Here’s my column from the May edition of the Herald. Just a little piece on car modification, with a short overview of the Mitsubishi ASX Black Edition I recently reviewed. Hope you enjoy it!…
So by the time you read this we will be in the fine month of May. What makes it so special? Well for starters it means we are closer to the summer, however short and rainy it may be. My birthday is also in May, and this year it’s a ‘biggie’. I turn 21, and so I shall most likely have to grow up somewhat. Or will I?
For starters, I feel like I have done a fair bit of growing up already, most reflected when it comes to my interest in cars. I no longer see speed as the sole purpose of a vehicle. Louder is not always better. ‘Fun’ encompasses more than just 0-60 times. I also have a more sensible view on car modification…
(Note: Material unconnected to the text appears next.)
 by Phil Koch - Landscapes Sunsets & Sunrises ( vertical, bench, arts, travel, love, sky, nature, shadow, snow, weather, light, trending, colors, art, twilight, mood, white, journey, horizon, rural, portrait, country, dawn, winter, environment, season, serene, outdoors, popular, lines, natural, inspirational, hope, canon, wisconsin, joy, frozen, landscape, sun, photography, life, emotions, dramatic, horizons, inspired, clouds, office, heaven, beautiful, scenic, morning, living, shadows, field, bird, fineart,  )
In 2001, the film “The Fast and The Furious” showed us all that bodykits, big wheels and nitrous-oxide were the best thing in the world. I spent the next 5 or so years (before I was even old enough to drive) planning just how I would be able to create my own street racer. There would be a ludicrous bodykit, an even more ludicrous paintjob, and an exhaust pipe at least three feet in diameter. Oh how I would have the coolest car… sigh.
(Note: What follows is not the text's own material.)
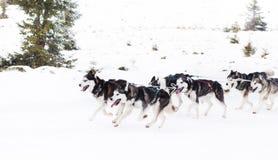 足迹雪撬爱斯基摩种族 库存照片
Gladly by the time it came round to buying a car I no longer had this view. I no longer think that I am cleverer than the boffins designing these cars. In no way would I wish to undo their hard work by tinkering under the bonnet of a car that cost millions to design. But that’s not the end of it. I now believe there are ways to modify cars that are tasteful, and can retain the original vehicle’s practicality.
The most simple of these is to modify the colour scheme slightly. This can be achieved by changing the colour of wheels or wing mirrors for example. Even the manufacturers are doing it. Audi S and RS models have silver wing mirrors. It’s the same with Volvo R-Design cars. Then you come to the car I have just recently tested; the Mitsubishi ASX Black Edition.
Do not assume this is some impractical pimp-wagon though; the changes are purely cosmetic. What you get in your £1,000 ‘Black Edition’ kit are black wheels, black wing mirrors, a black roof, black finishing to the lower front and rear bumpers, and the word ‘black’ stitched into the seats. A lot of black then. But when you couple this to an exterior colour such as Polar White (the colour of my test vehicle) it creates a superb-looking contrast that really turns heads.
From my review, it scored 44 out of 50; being the highest scorer to date. It is a family car, with all the comfort and convenience required, but also has that ‘edge’ to it. Funny how it works; you paint a few parts of the car black and it suddenly looks completely different and more appealing.
Priced at £23,745 it’s not unreasonable, and the list of standard equipment is lengthy. I would own one of these, yet I wouldn’t feel boring in doing so. It’s a car that has all the space and equipment a family man could use, but also caters for the immature side which thinks black wheels are cool. It shows that family cars can have a fun side too, and that I may not have to grow up after all!